STATED PROBLEM: Lines from the one containing "Given the options" through the last line of the data are to be repeated word for word, both ends included.

[Start of EXTRACTED INFORMATION]

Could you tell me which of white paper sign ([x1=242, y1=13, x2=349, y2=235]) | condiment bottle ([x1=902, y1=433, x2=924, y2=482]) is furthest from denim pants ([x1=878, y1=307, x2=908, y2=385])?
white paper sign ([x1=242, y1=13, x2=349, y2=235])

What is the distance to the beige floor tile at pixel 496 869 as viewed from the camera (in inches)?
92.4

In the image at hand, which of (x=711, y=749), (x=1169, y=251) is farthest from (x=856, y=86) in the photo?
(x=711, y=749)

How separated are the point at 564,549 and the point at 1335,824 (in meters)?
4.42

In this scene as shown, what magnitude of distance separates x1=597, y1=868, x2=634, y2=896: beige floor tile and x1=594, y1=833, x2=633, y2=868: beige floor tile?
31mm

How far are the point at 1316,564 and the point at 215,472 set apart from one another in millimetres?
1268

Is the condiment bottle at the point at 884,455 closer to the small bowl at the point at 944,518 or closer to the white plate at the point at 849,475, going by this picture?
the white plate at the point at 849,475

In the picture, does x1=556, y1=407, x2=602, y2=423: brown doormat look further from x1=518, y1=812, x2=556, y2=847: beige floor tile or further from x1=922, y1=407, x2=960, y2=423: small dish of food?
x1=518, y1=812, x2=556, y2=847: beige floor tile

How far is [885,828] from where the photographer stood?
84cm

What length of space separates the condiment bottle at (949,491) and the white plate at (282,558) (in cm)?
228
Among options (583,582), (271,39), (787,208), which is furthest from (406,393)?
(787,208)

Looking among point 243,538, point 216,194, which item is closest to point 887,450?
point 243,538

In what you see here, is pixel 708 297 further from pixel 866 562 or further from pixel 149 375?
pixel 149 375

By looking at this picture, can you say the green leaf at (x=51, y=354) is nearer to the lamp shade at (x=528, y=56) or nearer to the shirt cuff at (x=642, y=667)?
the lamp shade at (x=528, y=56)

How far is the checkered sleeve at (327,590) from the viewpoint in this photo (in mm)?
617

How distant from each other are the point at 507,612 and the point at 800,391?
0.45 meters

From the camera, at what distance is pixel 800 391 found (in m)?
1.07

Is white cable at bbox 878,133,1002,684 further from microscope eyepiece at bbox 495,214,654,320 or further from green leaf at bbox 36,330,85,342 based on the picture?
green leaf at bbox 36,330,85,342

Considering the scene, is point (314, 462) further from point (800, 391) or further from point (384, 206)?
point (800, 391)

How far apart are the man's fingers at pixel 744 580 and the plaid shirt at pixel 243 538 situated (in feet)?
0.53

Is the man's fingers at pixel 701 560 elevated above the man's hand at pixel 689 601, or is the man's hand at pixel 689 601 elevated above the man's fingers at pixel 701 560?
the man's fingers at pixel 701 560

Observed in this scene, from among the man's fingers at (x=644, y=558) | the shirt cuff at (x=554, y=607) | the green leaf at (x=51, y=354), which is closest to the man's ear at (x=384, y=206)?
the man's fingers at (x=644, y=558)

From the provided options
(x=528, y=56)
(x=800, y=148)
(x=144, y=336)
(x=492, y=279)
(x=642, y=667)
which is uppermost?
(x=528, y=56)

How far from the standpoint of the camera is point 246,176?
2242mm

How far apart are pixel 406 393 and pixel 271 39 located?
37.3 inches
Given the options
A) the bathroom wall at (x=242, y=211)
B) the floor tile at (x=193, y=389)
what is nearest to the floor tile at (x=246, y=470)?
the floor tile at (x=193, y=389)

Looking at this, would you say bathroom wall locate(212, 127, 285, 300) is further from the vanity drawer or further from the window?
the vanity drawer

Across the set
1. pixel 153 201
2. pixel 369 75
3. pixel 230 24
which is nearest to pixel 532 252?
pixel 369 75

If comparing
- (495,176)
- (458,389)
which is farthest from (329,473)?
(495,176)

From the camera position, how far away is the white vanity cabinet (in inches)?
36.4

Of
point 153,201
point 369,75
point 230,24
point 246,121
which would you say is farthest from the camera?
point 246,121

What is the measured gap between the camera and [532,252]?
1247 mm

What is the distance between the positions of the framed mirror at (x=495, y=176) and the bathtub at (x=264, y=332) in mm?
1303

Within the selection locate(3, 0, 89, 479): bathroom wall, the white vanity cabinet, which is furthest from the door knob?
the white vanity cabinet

[End of EXTRACTED INFORMATION]

THE OUTPUT:
Given the options
A) the bathroom wall at (x=242, y=211)
B) the floor tile at (x=193, y=389)
what is nearest to the floor tile at (x=246, y=470)?
the floor tile at (x=193, y=389)

Looking at this, would you say bathroom wall locate(212, 127, 285, 300) is further from the vanity drawer or further from the window?
the vanity drawer

Across the set
1. pixel 153 201
2. pixel 369 75
3. pixel 230 24
which is nearest to pixel 532 252?
pixel 369 75

If comparing
- (495,176)
- (458,389)
which is farthest from (329,473)?
(495,176)

From the camera position, how far away is the white vanity cabinet (in inches)?
36.4

Of
point 153,201
point 369,75
point 230,24
point 246,121
which would you say is farthest from the camera?
point 246,121

What is the measured gap between the camera and [532,252]?
1247 mm

What is the distance between the positions of the framed mirror at (x=495, y=176) and the bathtub at (x=264, y=332) in mm?
1303

Within the selection locate(3, 0, 89, 479): bathroom wall, the white vanity cabinet, which is furthest from the door knob?
the white vanity cabinet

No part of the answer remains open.